[Given information]
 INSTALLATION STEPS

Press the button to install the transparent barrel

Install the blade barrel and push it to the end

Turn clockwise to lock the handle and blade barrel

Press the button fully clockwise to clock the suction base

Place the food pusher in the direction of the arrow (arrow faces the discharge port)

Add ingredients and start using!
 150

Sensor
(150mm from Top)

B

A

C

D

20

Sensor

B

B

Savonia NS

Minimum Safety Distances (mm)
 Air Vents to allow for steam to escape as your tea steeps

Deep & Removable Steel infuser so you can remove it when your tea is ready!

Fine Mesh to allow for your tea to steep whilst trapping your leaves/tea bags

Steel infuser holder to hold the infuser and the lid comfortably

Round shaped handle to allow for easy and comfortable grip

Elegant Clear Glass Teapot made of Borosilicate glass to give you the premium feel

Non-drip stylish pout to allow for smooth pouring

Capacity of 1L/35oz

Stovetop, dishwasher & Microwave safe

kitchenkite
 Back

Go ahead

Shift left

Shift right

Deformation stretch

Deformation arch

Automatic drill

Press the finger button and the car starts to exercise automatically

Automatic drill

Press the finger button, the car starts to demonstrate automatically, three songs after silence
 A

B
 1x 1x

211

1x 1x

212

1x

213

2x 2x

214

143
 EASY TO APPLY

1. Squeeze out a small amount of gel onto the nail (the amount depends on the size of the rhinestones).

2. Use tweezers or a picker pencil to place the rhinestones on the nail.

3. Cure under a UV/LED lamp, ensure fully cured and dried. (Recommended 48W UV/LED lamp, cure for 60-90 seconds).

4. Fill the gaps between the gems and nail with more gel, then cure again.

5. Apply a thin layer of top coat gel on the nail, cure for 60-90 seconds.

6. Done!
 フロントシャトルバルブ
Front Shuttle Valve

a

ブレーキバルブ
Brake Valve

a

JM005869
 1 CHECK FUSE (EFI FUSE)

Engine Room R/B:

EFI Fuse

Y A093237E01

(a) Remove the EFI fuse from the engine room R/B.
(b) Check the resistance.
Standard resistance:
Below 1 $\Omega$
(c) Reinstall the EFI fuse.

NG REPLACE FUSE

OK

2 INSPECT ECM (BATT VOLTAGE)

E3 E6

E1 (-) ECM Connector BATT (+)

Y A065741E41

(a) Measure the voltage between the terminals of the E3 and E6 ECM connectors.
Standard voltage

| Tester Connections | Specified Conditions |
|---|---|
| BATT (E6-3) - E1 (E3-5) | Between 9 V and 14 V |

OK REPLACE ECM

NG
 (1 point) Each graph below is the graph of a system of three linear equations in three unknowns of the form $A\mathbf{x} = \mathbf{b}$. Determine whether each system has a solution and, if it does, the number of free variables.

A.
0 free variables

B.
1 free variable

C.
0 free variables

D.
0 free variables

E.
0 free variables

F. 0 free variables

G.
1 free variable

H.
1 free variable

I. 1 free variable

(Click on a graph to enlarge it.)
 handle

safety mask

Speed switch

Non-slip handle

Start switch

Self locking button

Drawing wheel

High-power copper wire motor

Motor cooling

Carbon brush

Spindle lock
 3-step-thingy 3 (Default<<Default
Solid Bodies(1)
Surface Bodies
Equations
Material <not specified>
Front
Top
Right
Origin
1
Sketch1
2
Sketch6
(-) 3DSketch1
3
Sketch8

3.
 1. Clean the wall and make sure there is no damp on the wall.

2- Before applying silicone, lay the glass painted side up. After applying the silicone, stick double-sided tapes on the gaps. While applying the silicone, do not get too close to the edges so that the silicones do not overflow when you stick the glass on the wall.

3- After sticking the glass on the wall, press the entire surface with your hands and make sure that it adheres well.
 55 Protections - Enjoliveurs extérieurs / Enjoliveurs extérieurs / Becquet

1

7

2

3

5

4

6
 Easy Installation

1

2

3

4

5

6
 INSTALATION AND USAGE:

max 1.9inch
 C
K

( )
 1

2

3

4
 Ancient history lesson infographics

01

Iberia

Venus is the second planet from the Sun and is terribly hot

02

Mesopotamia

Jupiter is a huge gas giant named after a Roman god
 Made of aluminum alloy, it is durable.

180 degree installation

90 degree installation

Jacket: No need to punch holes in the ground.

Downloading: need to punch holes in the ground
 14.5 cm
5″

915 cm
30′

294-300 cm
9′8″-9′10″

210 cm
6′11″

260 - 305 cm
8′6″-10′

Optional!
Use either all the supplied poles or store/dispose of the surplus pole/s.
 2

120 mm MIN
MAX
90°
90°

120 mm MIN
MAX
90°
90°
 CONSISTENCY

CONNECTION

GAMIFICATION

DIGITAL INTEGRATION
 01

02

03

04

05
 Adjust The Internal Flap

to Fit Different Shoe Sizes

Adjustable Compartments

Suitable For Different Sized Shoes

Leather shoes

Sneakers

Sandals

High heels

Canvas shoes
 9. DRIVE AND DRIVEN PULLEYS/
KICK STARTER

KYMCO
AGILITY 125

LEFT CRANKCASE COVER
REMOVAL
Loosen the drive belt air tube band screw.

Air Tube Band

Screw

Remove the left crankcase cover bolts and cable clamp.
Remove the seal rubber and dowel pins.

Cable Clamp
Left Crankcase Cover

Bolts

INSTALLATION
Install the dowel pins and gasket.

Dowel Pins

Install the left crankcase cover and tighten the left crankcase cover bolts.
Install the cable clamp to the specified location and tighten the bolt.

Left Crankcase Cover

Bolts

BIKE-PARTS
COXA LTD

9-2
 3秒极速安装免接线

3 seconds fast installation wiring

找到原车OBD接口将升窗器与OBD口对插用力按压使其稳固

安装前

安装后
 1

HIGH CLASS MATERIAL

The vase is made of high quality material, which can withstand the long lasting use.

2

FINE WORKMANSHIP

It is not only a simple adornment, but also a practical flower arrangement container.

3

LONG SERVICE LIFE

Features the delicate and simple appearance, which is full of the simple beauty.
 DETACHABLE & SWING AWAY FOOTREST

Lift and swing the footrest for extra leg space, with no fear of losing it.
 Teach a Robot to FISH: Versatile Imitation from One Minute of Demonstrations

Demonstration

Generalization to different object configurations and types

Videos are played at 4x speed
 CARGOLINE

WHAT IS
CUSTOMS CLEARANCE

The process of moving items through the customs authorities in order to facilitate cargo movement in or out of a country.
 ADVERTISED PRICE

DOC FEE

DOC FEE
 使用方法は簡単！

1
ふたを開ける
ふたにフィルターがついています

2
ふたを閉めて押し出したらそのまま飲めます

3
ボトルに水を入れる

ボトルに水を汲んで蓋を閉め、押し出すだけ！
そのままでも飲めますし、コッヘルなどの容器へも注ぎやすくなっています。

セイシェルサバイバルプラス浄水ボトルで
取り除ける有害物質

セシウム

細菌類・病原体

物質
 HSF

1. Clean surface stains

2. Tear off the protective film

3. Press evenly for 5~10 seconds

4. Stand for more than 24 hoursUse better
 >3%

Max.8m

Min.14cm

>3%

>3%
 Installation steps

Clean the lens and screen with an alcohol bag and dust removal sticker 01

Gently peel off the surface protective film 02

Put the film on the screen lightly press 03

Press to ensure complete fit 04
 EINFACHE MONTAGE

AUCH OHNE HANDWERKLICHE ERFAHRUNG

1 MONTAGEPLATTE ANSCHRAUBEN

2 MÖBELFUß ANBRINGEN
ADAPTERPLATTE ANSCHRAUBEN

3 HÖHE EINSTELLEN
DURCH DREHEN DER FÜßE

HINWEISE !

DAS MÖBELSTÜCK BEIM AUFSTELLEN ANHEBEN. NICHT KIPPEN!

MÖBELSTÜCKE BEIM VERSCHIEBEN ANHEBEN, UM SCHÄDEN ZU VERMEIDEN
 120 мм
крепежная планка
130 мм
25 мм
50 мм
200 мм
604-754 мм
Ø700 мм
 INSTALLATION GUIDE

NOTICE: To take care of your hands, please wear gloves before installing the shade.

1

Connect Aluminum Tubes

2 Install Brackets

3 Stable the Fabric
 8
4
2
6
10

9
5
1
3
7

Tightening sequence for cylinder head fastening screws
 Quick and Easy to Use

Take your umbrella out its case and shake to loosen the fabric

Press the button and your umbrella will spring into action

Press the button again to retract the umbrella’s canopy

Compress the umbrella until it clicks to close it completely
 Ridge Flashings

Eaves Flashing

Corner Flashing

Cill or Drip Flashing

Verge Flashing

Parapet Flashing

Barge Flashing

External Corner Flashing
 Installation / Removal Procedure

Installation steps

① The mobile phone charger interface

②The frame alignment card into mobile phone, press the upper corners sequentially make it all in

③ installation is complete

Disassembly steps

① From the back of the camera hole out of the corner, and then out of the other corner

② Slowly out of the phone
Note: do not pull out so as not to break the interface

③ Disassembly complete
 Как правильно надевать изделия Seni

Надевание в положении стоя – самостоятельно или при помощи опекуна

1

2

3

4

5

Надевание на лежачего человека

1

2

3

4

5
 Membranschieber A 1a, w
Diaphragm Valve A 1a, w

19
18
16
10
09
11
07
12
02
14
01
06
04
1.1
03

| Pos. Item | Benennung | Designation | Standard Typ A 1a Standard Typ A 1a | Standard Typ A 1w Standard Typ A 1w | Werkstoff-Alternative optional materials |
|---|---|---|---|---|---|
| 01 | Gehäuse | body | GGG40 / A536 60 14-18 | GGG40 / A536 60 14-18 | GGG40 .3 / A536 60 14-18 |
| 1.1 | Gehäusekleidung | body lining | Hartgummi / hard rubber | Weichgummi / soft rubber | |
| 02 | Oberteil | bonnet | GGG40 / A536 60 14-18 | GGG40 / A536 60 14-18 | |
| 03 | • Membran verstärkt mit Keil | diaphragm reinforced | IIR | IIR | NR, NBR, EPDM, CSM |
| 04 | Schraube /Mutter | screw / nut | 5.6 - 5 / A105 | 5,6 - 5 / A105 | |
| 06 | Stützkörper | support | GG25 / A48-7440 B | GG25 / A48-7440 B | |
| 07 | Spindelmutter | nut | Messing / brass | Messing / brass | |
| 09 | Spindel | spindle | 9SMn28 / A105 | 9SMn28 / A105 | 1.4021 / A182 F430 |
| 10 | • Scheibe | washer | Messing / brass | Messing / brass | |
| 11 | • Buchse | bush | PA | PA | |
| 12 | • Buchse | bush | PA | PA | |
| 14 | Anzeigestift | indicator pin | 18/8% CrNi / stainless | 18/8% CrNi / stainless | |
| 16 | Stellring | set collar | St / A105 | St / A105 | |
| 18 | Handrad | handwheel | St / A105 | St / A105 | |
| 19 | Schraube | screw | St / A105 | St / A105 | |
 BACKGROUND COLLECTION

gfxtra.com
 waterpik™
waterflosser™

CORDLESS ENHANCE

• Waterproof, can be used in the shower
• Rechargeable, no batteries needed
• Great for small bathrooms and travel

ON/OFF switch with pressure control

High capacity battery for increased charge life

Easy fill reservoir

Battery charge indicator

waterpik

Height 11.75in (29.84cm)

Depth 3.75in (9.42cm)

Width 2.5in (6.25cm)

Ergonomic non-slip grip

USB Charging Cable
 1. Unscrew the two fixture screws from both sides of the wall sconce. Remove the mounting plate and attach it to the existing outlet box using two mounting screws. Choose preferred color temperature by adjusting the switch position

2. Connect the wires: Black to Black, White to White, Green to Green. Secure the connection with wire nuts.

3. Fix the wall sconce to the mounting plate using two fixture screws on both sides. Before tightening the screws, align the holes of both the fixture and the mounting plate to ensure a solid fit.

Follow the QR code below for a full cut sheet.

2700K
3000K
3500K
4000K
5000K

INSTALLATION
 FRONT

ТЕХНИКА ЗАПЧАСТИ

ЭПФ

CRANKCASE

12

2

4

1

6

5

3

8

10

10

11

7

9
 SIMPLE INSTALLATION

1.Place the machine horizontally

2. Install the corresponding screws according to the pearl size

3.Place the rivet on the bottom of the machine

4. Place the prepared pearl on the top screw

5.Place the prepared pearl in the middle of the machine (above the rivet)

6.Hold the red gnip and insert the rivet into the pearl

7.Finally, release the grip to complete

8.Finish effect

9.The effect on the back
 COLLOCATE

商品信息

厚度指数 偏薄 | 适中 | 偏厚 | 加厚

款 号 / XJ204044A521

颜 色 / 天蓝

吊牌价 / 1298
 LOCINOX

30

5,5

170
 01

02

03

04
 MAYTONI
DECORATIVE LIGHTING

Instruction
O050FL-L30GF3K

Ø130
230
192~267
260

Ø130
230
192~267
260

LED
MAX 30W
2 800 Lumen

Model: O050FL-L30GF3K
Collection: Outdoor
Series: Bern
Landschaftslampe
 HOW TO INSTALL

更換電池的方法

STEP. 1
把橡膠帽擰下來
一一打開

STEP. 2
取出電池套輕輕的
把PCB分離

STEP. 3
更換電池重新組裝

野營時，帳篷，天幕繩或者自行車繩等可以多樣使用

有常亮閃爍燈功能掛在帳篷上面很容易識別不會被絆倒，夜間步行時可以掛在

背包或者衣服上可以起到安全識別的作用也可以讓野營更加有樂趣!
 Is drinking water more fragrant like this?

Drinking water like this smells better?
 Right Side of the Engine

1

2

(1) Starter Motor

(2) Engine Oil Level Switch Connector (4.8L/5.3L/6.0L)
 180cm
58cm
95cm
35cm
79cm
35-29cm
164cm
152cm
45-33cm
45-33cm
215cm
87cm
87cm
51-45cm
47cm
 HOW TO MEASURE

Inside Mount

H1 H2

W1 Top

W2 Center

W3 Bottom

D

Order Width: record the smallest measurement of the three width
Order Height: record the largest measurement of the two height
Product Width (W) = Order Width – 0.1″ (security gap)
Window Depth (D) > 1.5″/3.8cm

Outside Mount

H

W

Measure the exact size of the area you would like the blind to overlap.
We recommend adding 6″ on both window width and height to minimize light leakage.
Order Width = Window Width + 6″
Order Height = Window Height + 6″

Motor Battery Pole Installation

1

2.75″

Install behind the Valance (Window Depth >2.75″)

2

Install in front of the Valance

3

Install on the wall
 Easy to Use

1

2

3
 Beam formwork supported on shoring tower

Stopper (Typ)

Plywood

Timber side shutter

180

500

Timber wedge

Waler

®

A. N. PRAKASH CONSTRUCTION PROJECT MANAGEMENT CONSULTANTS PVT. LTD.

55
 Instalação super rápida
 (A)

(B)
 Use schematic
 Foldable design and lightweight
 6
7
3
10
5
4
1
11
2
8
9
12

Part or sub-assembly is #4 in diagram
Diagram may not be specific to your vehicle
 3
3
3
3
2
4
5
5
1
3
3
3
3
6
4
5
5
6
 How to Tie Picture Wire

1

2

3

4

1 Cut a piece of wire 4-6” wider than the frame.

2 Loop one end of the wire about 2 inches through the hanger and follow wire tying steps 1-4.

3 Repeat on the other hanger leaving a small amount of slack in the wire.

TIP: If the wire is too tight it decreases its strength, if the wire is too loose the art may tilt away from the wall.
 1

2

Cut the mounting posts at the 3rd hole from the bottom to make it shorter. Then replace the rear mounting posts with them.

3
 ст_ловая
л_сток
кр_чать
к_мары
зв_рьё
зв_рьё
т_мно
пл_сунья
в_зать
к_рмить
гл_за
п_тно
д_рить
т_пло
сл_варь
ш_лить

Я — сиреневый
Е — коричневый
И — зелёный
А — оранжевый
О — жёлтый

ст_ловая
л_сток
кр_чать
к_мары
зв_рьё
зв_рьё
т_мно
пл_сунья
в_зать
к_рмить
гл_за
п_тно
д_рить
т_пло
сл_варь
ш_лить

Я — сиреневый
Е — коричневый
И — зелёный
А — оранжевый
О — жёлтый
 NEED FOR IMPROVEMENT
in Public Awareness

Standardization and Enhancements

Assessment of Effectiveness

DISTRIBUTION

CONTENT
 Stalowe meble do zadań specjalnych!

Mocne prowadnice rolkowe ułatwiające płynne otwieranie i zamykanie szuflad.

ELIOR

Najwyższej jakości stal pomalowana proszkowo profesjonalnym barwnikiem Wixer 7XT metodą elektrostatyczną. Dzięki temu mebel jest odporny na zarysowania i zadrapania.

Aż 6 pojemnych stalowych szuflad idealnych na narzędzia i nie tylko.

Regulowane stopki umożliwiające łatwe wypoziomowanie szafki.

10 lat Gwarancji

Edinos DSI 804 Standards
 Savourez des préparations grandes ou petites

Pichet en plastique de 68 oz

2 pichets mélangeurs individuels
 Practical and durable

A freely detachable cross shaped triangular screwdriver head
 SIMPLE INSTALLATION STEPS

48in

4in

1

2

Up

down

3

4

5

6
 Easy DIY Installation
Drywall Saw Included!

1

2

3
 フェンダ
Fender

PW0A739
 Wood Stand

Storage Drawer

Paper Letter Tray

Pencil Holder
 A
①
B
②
[/Given information]
» **Activity**
Copy each line in the data that holds the word "amount".

» **Response below**
1. Squeeze out a small amount of gel onto the nail (the amount depends on the size of the rhinestones).
3 Repeat on the other hanger leaving a small amount of slack in the wire.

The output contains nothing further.